J2032
Astronomers are expecting high-energy explosions when pulsar J2032 swings around its massive companion star in early 2018 NASA's Goddard Space Flight Center

An "astrophysical firework" display is to take place in 2018 when a pulsar the size of a city meets one of the brightest stars in the Milky Way.

J2032+4127 – or J2032 for short – was first discovered by Nasa in 2009. It is the crushed core of a huge star that exploded as a supernova. It measures around 12 miles across and weighs almost twice the sun's mass, spinning around seven times per second.

Most pulsars are found through radio emissions but this one was detected through pulses of gamma rays during a blind search using the Fermi Gamma-ray Space Telescope.
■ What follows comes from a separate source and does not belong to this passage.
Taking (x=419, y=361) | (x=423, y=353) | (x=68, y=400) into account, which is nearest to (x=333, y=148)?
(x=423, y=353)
Since its discovery, scientists have been monitoring the pulsar and between 2010 and 2014, they noticed something unusual, with "strange variations" of its rotation and the rate the rotation slows down – something not seen in other isolated pulsars.
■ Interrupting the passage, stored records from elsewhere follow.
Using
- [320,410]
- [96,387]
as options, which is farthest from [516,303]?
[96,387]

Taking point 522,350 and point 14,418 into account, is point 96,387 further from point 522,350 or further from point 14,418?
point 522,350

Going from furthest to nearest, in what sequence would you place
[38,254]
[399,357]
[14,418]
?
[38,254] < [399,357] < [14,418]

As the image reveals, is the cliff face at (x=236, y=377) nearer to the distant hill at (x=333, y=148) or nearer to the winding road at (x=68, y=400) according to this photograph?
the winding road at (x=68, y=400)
Andrew Lyne, from the University of Manchester, said: "Ultimately, we realised these peculiarities were caused by motion around another star, making this the longest-period binary system containing a radio pulsar."

The star, MT91 213, is around 15 times the mass of the sun and is 10,000 times brighter.

Paul Ray, from the Naval Research Laboratory in Washington, explained: "When we discovered this pulsar in 2009, we noticed that it was in the same direction as this massive star in the constellation Cygnus, but our initial measurements did not give any evidence that either star was a member of a binary system.

"The only way to escape that conclusion was if the binary system had a very long orbital period, much longer than the longest known pulsar-massive star binary at the time, which seemed unlikely."

The pulsar passes the star once every 25 years and it will next make a close approach early in 2018. When this happens, it will move through the surrounding disk creating "astrophysical fireworks", Nasa said in a statement.

Ben Stappers, a University of Manchester astrophysicist, added: "This forewarning of the energetic fireworks expected at closest approach in three years' time allows us to prepare to study the system across the entire electromagnetic spectrum with the largest telescopes."